Do you realize how what you wrote sounds? "coaches are learning just like the players". What recruit would want to commit to a program where the coaches don't know how to coach? Are you seriously saying that the coaches are recruiting as 'We can develop you into an NFL player', but they don't even know yet how to coach them into NCAA players?
Also, do you seriously believe that ANY college program should hire a full staff of coaches who "are learning just like the players"? You can have one or two on staff to train. You can't have a full staff.
I don't buy that the entire staff is still learning how to coach. Collins has been an NCAA coach since 2001, and was a GA two years before that. He has been a DC for about 10 years. He has been a head coach for 5 years now. At what point in a 50 year life span and 22 years of coaching NCAA football do you learn game/clock/time management? There are a lot of people in the stands who have never coached organized football that knew timeouts should have been called in the BC game.

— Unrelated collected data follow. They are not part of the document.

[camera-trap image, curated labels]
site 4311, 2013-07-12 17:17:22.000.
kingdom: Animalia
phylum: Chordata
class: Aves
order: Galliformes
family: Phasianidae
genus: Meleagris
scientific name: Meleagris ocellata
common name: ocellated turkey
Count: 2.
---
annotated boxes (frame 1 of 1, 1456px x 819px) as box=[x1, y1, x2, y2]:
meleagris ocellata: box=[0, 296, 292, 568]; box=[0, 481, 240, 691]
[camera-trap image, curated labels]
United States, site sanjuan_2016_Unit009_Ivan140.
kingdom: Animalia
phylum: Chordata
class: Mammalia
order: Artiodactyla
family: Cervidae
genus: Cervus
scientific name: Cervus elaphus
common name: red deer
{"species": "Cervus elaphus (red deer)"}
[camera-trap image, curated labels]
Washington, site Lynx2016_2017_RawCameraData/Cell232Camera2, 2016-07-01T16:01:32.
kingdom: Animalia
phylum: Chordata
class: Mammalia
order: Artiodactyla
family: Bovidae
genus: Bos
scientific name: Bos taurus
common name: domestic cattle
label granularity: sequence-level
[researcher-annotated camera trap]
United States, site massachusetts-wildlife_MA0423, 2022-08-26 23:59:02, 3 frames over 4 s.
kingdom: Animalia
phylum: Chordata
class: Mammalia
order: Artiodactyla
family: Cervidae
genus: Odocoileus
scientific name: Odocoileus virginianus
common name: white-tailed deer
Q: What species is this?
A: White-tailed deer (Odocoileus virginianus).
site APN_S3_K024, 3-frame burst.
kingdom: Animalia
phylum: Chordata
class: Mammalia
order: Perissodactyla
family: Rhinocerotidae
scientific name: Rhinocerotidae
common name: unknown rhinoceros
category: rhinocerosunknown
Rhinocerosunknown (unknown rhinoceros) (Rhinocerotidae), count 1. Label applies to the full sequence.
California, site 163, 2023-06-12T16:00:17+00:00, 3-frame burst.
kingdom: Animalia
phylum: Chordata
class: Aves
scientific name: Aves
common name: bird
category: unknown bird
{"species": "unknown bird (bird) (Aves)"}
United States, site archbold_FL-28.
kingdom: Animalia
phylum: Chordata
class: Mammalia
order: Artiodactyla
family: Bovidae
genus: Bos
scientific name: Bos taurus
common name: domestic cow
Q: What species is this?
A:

I am not trying to simply bash the coach. Maybe the system of communication they are using is causing the game management to be very poor. However, even if that is the case it has been a constant problem for three years now. Whatever the problem with game management is, it needs to be fixed very soon. Maybe pay O'Leary to sit in the press box with headphones and tell these "inexperienced" (in your words) coaches when to call timeout, when to go for two, when to go on fourth down, etc. I understand that players will sometimes make mistakes. I understand that players will sometimes be physically outmatched. What I refuse to accept is that the coaches seem incapable of getting player substitutions made, that coaches seem incapable of getting play calls in to the team, that coaches seem to be incapable of looking at time/clock/down/distance/score/etc. with any understanding of football. They are not student-athletes, they are well paid professionals. I expect better.